**Excerpt**

——

A fascinating novel about secrets, finding a home and early colonial New Zealand.
‘I miss my smiling son more than any other man before or since.’
London 1866. Elizabeth Smith is struggling to survive when she hears that her former New Zealand employers, Judge and Lady Martin, are returning to England. Accompanied by her dear friend, the lunatic Reverend Cotton, she makes a pilgrimage to settle old scores. Elizabeth is also accompanied by liberal doses of opiates and two small ghosts, walking by her side, whispering, murmuring, calling her.
Award-winning writer Stephanie Johnson lovingly peoples a landscape of the past. Mid-century New Zealand, London and the spa town of Buxton are vividly evoked in a novel about motherhood, earliest colonial days, pharmacology and poreirewa – the yearning for absent loved ones.

——

**Required work**
#1 Retype the novel blurb from "A fascinating novel" up to and including "absent loved ones.".
#2 List every distinct place name that appears in the novel blurb.
#3 Carry on writing the novel blurb from the point where it stops.
None of the rows are needed for this work.

——

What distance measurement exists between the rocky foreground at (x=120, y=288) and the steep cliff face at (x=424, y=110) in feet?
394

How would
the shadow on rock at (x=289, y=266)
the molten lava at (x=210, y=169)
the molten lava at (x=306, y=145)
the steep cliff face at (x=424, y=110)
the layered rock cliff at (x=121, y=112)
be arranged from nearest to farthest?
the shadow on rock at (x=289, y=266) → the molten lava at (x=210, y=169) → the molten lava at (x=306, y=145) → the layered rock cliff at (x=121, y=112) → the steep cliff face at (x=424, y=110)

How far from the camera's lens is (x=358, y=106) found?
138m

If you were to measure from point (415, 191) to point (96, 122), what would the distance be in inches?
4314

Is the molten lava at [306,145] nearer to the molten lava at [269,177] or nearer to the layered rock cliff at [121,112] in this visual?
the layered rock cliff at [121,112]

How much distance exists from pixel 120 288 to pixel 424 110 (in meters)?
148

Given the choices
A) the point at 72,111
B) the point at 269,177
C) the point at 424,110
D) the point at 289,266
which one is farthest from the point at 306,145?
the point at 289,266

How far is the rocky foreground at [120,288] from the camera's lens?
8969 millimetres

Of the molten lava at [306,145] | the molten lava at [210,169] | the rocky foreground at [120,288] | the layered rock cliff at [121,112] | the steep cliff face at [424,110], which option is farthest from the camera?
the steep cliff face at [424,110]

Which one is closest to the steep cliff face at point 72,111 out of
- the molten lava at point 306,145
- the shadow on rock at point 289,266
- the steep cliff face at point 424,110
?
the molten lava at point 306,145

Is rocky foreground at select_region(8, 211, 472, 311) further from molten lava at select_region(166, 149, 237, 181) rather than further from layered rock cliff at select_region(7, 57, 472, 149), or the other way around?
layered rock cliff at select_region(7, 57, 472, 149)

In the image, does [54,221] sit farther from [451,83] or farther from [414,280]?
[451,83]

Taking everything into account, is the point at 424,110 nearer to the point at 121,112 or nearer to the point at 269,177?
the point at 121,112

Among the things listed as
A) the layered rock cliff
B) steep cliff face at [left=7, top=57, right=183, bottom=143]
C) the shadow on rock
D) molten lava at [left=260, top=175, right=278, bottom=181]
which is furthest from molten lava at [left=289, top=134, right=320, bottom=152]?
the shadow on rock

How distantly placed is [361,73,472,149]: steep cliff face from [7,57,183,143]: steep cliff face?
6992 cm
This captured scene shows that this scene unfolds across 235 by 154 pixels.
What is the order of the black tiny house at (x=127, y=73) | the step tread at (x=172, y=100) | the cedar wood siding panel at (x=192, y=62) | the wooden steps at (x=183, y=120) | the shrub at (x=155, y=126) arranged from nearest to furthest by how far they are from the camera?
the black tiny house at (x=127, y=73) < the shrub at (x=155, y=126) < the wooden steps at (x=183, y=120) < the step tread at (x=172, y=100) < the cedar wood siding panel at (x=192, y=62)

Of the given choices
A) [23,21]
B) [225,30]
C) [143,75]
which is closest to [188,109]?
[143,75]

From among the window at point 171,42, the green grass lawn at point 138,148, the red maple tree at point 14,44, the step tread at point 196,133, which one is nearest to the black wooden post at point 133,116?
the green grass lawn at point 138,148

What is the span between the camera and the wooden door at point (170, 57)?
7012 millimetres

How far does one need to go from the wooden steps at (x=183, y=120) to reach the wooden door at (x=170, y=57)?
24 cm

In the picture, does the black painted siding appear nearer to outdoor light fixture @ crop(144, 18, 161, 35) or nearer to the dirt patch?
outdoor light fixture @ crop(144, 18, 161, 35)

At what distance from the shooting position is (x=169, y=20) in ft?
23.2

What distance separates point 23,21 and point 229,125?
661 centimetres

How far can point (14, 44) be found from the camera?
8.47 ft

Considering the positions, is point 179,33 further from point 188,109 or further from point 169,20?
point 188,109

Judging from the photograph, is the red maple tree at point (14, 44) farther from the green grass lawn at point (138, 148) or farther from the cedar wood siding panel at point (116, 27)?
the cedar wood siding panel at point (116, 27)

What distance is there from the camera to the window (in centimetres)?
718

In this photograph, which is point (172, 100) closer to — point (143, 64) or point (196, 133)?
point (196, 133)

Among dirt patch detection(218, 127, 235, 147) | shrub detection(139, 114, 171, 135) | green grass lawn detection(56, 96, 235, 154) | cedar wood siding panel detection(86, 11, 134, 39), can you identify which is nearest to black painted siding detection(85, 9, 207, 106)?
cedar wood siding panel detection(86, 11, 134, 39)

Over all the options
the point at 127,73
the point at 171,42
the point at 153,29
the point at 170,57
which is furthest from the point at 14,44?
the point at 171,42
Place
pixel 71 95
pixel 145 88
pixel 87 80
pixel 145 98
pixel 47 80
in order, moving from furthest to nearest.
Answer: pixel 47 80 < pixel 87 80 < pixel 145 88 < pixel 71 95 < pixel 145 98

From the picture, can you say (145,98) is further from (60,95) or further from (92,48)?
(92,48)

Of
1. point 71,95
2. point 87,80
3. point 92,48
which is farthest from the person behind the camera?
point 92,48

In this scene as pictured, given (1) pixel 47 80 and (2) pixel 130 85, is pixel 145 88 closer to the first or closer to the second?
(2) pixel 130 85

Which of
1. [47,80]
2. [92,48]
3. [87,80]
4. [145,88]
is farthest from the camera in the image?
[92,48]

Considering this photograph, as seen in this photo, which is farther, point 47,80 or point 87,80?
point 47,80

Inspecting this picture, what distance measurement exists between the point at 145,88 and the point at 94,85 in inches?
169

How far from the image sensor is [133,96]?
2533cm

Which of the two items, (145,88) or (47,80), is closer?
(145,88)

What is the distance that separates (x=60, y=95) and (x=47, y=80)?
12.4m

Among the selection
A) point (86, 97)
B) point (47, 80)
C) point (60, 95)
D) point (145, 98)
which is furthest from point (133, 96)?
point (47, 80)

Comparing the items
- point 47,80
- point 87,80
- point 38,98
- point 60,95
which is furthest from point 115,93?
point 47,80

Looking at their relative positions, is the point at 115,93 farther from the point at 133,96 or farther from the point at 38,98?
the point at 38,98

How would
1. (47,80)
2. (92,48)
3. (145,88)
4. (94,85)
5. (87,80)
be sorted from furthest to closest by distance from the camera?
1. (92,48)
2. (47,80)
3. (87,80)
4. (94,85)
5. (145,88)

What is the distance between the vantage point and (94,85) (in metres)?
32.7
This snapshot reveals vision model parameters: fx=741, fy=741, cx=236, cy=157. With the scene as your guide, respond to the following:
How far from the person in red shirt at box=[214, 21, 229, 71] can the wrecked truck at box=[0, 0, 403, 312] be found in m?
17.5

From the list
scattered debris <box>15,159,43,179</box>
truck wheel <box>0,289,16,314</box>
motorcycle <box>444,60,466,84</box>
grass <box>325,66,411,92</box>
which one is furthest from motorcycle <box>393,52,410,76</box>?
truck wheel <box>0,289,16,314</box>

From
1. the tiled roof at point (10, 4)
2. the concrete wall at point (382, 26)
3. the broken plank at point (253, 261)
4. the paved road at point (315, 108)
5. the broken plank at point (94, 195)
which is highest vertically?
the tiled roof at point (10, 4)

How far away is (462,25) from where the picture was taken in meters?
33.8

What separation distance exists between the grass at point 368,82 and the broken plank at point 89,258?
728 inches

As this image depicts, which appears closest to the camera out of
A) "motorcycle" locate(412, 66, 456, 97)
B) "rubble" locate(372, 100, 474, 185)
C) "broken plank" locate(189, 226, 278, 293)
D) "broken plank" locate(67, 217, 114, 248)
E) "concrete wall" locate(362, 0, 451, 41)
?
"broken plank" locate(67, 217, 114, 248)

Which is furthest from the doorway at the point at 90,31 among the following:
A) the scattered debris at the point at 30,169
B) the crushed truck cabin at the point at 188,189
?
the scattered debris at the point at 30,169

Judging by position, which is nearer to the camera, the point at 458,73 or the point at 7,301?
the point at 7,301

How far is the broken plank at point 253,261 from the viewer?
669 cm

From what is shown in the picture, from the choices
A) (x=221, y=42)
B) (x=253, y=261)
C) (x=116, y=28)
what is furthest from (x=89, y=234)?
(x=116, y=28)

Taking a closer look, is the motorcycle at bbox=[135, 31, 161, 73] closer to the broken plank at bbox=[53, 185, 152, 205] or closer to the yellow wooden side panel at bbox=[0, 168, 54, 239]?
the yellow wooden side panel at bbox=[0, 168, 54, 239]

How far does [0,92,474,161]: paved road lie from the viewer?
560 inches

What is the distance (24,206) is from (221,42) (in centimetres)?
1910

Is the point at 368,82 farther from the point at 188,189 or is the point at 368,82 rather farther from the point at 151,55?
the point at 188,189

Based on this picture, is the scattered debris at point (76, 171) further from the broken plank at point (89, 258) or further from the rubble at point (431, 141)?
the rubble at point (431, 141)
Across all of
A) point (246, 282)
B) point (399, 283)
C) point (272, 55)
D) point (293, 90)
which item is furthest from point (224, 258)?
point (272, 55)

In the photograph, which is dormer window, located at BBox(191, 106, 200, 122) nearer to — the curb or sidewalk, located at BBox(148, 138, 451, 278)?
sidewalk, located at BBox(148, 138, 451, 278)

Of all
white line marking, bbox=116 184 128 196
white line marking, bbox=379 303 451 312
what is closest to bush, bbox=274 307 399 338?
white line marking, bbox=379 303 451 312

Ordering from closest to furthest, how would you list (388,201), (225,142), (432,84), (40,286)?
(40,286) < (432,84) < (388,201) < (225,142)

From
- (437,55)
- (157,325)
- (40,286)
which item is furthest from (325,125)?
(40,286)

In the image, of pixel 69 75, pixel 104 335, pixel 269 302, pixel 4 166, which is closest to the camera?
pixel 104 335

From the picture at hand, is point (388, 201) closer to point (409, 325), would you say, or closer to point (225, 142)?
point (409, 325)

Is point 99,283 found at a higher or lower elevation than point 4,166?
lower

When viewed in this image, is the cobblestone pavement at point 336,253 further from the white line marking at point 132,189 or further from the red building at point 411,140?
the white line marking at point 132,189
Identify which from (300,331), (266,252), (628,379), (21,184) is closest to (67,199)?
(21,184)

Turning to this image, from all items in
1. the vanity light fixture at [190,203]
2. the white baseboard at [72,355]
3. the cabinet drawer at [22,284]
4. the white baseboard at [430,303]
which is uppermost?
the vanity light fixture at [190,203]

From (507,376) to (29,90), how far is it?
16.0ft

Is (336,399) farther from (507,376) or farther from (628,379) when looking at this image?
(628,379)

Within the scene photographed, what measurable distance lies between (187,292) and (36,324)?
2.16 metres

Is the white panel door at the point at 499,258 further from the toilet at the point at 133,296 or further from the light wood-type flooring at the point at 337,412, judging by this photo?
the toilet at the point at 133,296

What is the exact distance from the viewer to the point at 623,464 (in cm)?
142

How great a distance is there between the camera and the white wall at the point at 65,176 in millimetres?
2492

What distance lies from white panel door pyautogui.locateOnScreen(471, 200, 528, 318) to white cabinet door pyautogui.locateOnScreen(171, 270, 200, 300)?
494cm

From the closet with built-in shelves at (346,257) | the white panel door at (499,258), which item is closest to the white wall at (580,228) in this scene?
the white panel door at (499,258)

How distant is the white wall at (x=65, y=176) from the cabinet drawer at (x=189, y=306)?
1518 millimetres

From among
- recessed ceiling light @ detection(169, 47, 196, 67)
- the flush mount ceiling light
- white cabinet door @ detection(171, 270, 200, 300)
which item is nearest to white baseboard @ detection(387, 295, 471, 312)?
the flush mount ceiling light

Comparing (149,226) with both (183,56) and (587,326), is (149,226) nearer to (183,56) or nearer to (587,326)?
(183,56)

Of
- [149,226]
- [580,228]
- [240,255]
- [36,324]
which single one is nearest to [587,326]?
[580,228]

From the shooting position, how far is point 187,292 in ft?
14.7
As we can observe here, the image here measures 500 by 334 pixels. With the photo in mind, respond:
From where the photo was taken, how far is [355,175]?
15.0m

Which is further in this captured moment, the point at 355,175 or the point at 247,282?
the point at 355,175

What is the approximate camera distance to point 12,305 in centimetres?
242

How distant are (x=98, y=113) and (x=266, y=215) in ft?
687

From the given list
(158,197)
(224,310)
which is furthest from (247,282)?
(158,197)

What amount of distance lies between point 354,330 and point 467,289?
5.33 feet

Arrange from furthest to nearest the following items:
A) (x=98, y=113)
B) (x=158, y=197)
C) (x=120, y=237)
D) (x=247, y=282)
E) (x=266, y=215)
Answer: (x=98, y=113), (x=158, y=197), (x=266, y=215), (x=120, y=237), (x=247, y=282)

——

**Responses by item number**
#1
A fascinating novel about secrets, finding a home and early colonial New Zealand.
‘I miss my smiling son more than any other man before or since.’
London 1866. Elizabeth Smith is struggling to survive when she hears that her former New Zealand employers, Judge and Lady Martin, are returning to England. Accompanied by her dear friend, the lunatic Reverend Cotton, she makes a pilgrimage to settle old scores. Elizabeth is also accompanied by liberal doses of opiates and two small ghosts, walking by her side, whispering, murmuring, calling her.
Award-winning writer Stephanie Johnson lovingly peoples a landscape of the past. Mid-century New Zealand, London and the spa town of Buxton are vividly evoked in a novel about motherhood, earliest colonial days, pharmacology and poreirewa – the yearning for absent loved ones.

#2 New Zealand, London, England, Buxton

#3
About the Author
Stephanie Johnson is the author of several collections of poetry and of short stories, some plays and adaptations, and many fine novels. The New Zealand Listener commented that ‘Stephanie Johnson is a writer of talent and distinction. Over the course of an award-winning career — during which she has written plays, poetry, short stories and novels — she has become a significant presence in the New Zealand literary landscape, a presence cemented and enhanced by her roles as critic and creative writing teacher.’ The Shag Incident won the Montana Deutz Medal for Fiction in 2003, and Belief was shortlisted for the same award. Stephanie has also won the Bruce Mason Playwrights Award and Katherine Mansfield Fellowship, and was the 2001 Literary Fellow at the University of Auckland. Many of her novels have been published in Australia, America and the United Kingdom. She co-founded the Auckland Writers and Readers Festival with Peter Wells in 1999 and is a trustee of the festival.
The Open World is an intensely colourful and very evocative read which really invites the reader’s interest in the people and places of long ago. It justaposes the old and the new worlds in a very real way which is still significant today.